By Mindie Barnett

Author and motivational speaker Mindie Barnett answers your questions about life, navigating these stressful and uncertain times, while steering you down a more straightforward path.
We welcome your questions and invite you to reach out to Mindie at mindiesmusings1@gmail.com

Hi Mindie, 
My boyfriend and I have been together for about a year and a half and occasionally talk about our “hypothetical future” together (marriage/living together/kids etc.) The other day we got on the topic of marriage, and he said he would want to be “married” but thinks the government legal documentation is pointless. That upset me; I do not know where he got that idea. But it makes me wonder if he honestly did not know or is just afraid of long-term commitment. What would you do in this situation/how long until they take this seriously, or should you kick them to the curb? 
Thank you,

Danielle G

Dear Danielle G—
You are brilliant at having these conversations with your boyfriend now. Many do not broach the subject until much later, only to learn they have two vastly different views of a long-term relationship and commitment. Your boyfriend is not alone; many people opt not to get married.

Numerous people instead choose to solidify their bond in other ways, wearing commitment rings, buying a home, raising children, or sharing a joint bank account. There are several reasons for this, and skipping the altar is becoming more common than not today. As the divorce rate continues to climb (it presently sits at 42 percent), I suspect we will see even more opting to forgo traditional marriage and choose the latter.

Having said that, if marriage is your goal and something meaningful to you for legal purposes and for what the license means in terms of your life together, I advise you not to concede. Marriage still holds a vital role and meaningful purpose for so many. Marriage has much meaning out of the sentimental spectrum, too: it can enable partners to share health insurance benefits, provide financial security, adhere to religious beliefs, offer a child-rearing foundation, and for some, offer them a layer of legal protection.
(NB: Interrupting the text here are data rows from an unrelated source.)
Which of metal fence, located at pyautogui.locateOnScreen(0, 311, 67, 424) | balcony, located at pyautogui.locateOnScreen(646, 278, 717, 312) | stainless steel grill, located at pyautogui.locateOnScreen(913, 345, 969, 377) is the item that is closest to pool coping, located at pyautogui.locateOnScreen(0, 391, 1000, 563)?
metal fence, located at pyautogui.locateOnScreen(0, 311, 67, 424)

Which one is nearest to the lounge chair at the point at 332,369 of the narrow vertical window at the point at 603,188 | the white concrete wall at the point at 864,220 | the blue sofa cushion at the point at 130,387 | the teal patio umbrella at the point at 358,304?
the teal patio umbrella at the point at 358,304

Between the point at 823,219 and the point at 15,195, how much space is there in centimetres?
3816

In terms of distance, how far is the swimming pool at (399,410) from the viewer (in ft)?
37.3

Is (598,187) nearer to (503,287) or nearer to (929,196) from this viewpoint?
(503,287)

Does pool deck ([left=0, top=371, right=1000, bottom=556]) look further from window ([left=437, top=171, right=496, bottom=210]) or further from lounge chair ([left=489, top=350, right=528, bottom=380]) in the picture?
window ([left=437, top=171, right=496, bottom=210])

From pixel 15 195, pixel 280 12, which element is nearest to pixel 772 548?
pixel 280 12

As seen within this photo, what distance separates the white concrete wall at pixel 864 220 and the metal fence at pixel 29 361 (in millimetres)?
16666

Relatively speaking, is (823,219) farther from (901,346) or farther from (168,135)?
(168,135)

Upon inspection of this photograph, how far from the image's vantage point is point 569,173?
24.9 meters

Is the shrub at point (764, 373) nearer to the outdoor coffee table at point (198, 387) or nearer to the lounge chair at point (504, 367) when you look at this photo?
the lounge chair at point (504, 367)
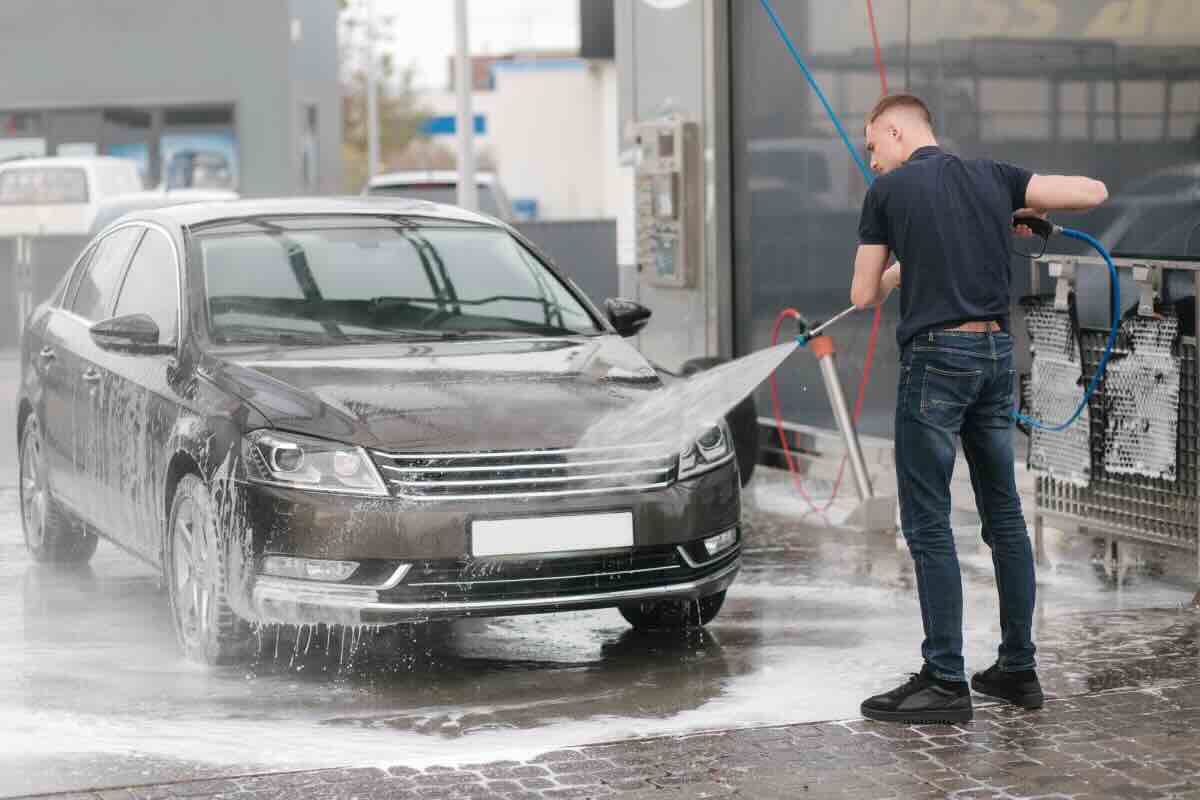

Whatever your reasons for wanting to tie the knot legally, they lie within your core values, or I suspect you would not have been motivated to write this inquiry. My advice is to have a serious conversation with your boyfriend in a well-thought-out way. Do not bring up this topic while haphazardly speaking about your future nor at a time when you are engaged in another debate. Instead, talk to him with a loving heart and open mind and ears to learn his point of view, share yours, and see if there is any room for negotiation. If there is not, then you will be informed to make a deep-seated decision about your future—whether it includes him or not.

Married or not—relationships bring joy and a great deal of conflict. It is the repair component that can make or break an alliance. Best of luck!